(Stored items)

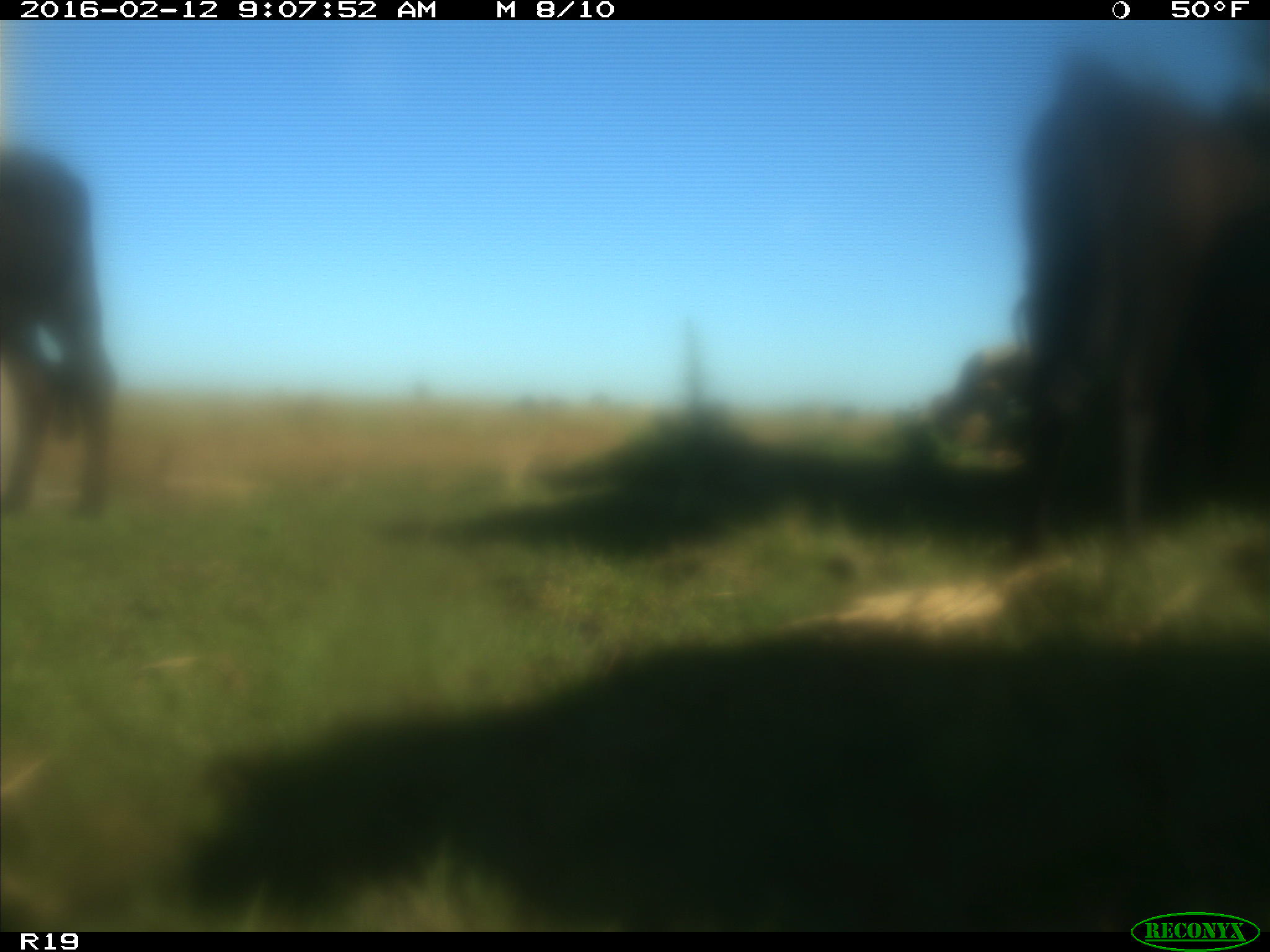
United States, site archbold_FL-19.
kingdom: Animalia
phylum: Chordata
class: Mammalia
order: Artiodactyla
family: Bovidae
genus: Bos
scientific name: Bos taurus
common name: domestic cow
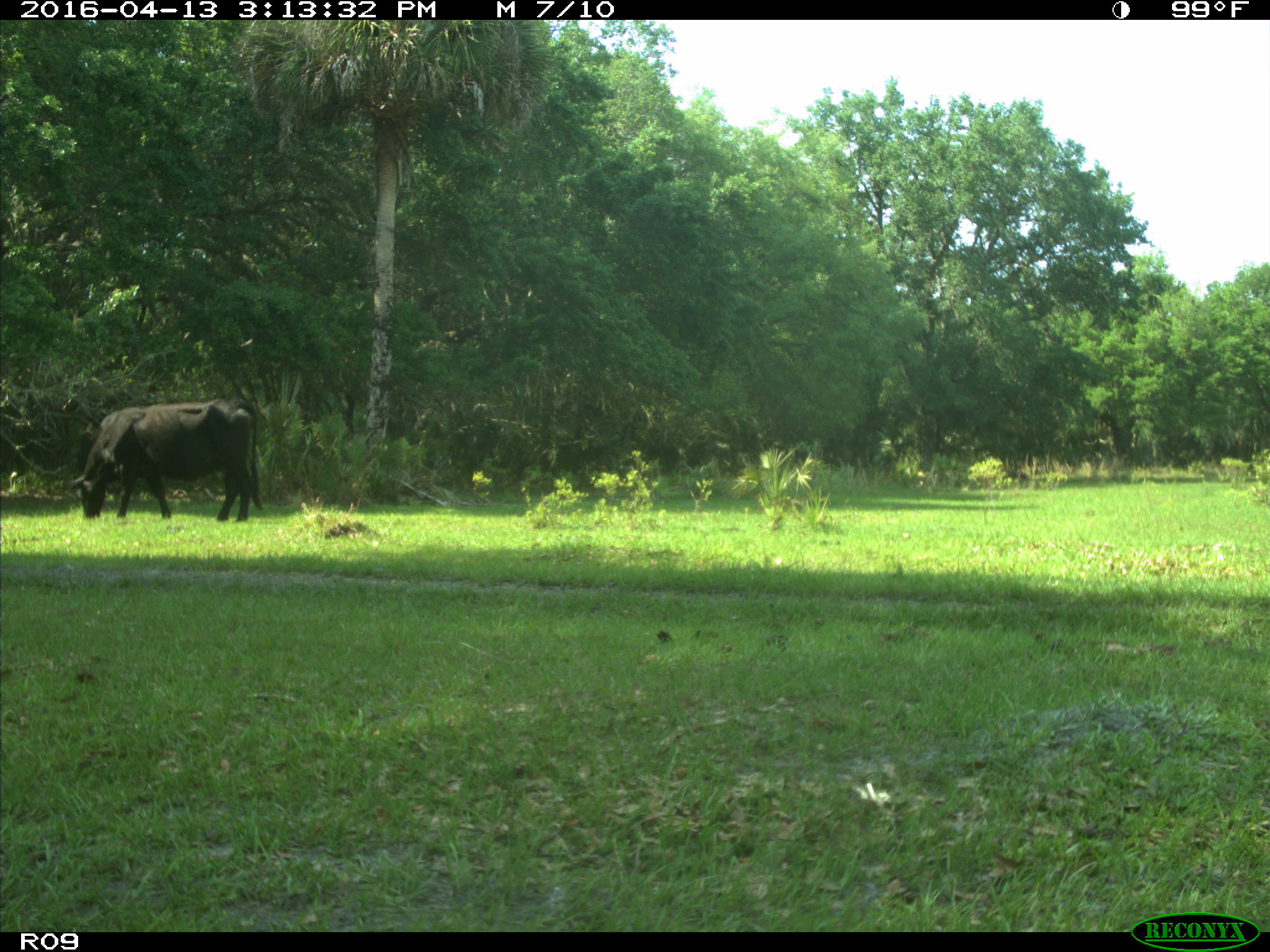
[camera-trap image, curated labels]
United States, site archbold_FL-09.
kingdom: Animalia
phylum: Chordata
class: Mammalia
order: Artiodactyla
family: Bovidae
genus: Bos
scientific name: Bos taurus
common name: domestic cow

## Problem:
Could the data above be repeated exactly, with every picture dropped?

## Solved problem:
United States, site archbold_FL-19.
kingdom: Animalia
phylum: Chordata
class: Mammalia
order: Artiodactyla
family: Bovidae
genus: Bos
scientific name: Bos taurus
common name: domestic cow
[camera-trap image, curated labels]
United States, site archbold_FL-09.
kingdom: Animalia
phylum: Chordata
class: Mammalia
order: Artiodactyla
family: Bovidae
genus: Bos
scientific name: Bos taurus
common name: domestic cow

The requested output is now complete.